Consider a function $f:\mathbb R\to \mathbb R$, and consider it as a vector in the space of functions from $\mathbb R\to\mathbb R$.
Just as how a linear operator on a finite $n$-dimensional vector space $\mathbb R^n$ can be represented by a $n$-$n$ matrix, i.e. an element of $\mathbb R^{n\times n}$, we could consider a linear operator on $\mathbb R^\mathbb R$ to be represented by an $R$ by $R$ function, i.e. an element of $\mathbb R^{\mathbb R\times \mathbb R}=\mathbb R^{\mathbb R^2}$.
So we could consider a (differentiable) function $f:\mathbb R\to \mathbb R$, and a “continuous matrix” $D:\mathbb R^2\to \mathbb R$.

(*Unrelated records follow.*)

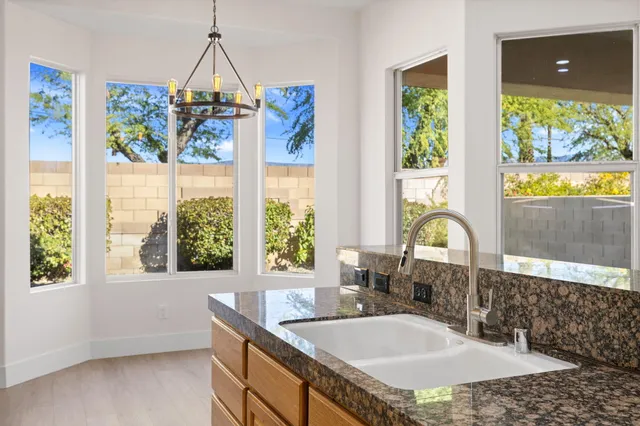 a bathroom with a granite countertop sink and a window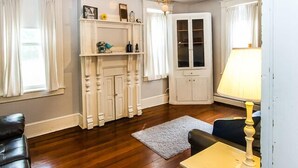 A room with a fireplace, a cabinet, a lamp, and a leather chair.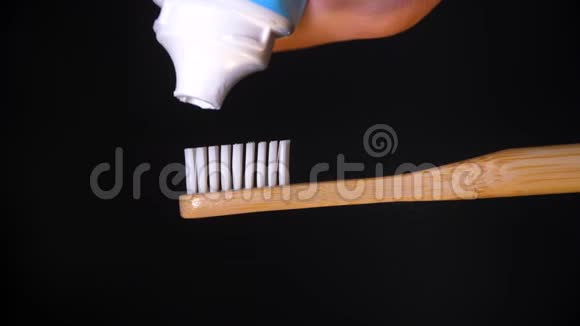 把牙膏从管子里挤到木制牙刷上视频的预览图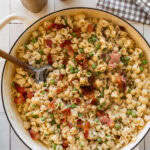 A bowl of peas and bacon pasta with a fork and more ingredients nearby.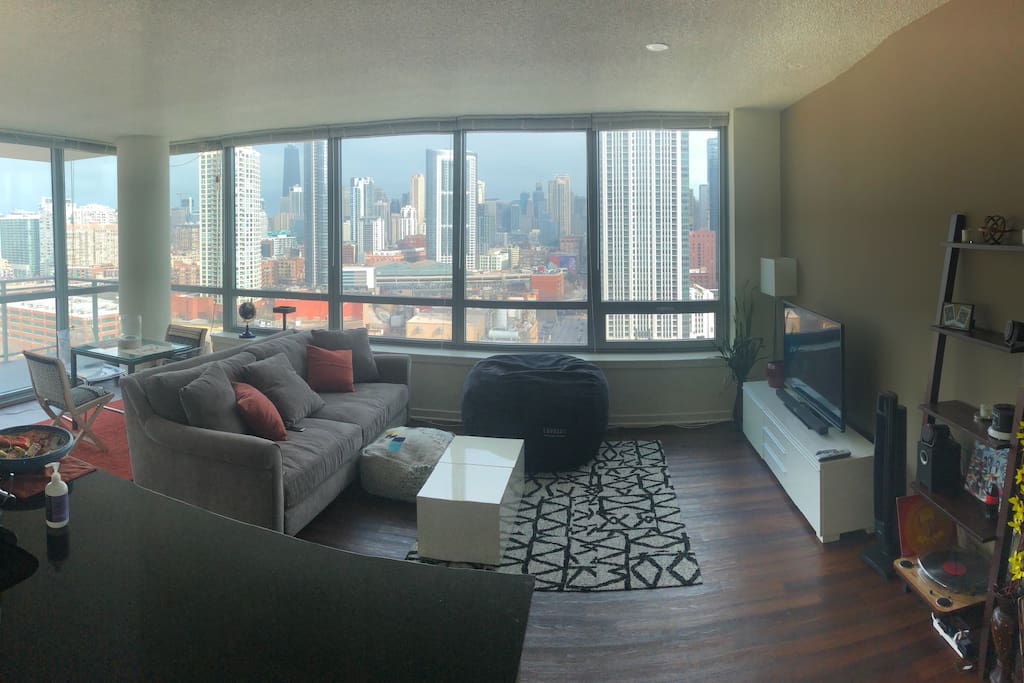 Upscale living room with abundant natural light and incredible city views!!
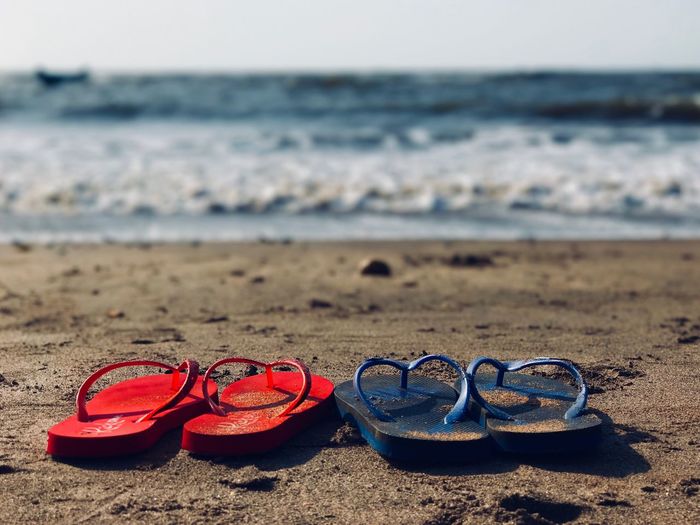 Close-up of flip-flops at beach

The analogous operation to “matrix multiplication” would be:
$$Df(x)=\int_{-\infty}^\infty D(x,y)f(y)dy$$
Linear operators of this form are called “linear integral operators”. It seems to me that no such $D(x,y)$ exists that would make $Df(x)$ be the derivative of $f(x)$. But perhaps something like a generalized function $D(x,y)$, analogous to the dirac-delta function?
Am I right that no $D(x,y)$ exists that represents the derivative operator (i.e. the derivative cannot be represented as a linear integral operator)? What are the implications of this? I have almost no knowledge of functional analysis, and I’m trying to get a better idea.
How far can we go with representing linear operators as “infinite dimensional matrices” like this? How powerful is this approach? It seems to me that it is not very powerful, and I’m trying to understand what functional analysists do to overcome this.
Intuitions about finite dimensional vector spaces/linear algebra, don’t always transfer to infinite-dimensional vector spaces/functional analysis. Is the fact that not all linear operators are linear integral operators the “reason” for this? I.e. do properties of finite dimensional linear operators transfer to linear integral operators?